Fragmento del documento —
________________

24 de febrero de 2010

El vacío en la piscina.


Hoy te he recordado bajo el agua, mientras nadaba. Me gusta pensar mientras los músculos hacen fuerza, como si de alguna manera también exprimiesen la reflexión, como si todo el cuerpo y la mente trabajasen en una máquina capaz de moverse, de disfrutar del azul subacuático y pensar todo al mismo tiempo. La potencia que obliga a pensar. Pensar que obliga a moverse. En un continuo.
No sé por qué me ha parecido reconocerte en la calle vecina. Quizá porque aún recuerdo bien cómo es tu cuerpo. Tus caderas ligeramente anchas, la piel extremadamente blanquecina. El vello, cuidadosamente localizado, pero denso y oscuro. La barba ocasional y estrecha. Y las ondas de tu cabello, escapándose casi como en un descuido bajo tu gorro de baño, como entonces.
Esta piscina me la descubriste tú. Veníamos juntos todos los miércoles y los viernes a las siete. Es la piscina de tu barrio de niñez, donde aún vive tu familia, donde te traía tu padre hace muchos años para después comprar el pan en aquella panadería que me enseñaste más de una vez. Tu barrio se convirtió también en el mío, porque yo te seguí. Secretamente. En uno de esos secretos a voces que pueden enternecer y sonrojar al mismo tiempo.

________________

Datos recopilados —
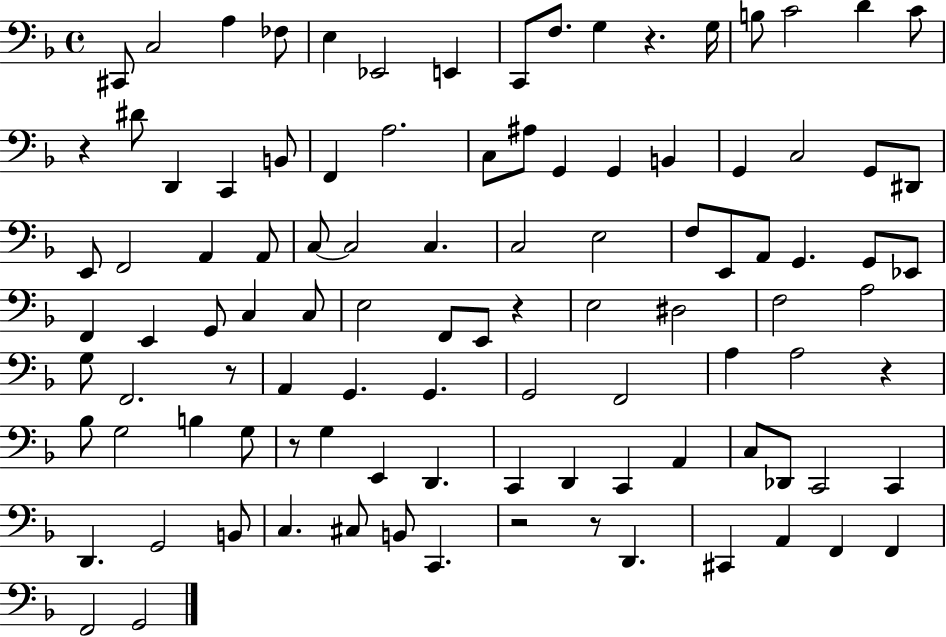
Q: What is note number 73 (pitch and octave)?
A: D2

________________

Enunciado —
Indica si cada afirmación coincide con el fragmento del documento. Responde sí o no y cita las palabras del texto que lo deciden.
1. Quien escribe fue quien le descubrió la piscina a la otra persona.
2. Iban juntos a la piscina los miércoles y los viernes a las siete.
3. La familia de la otra persona ya no vive en ese barrio.

Respuesta —
1. No: «Esta piscina me la descubriste tú.»
2. Sí: «Veníamos juntos todos los miércoles y los viernes a las siete.»
3. No: «donde aún vive tu familia»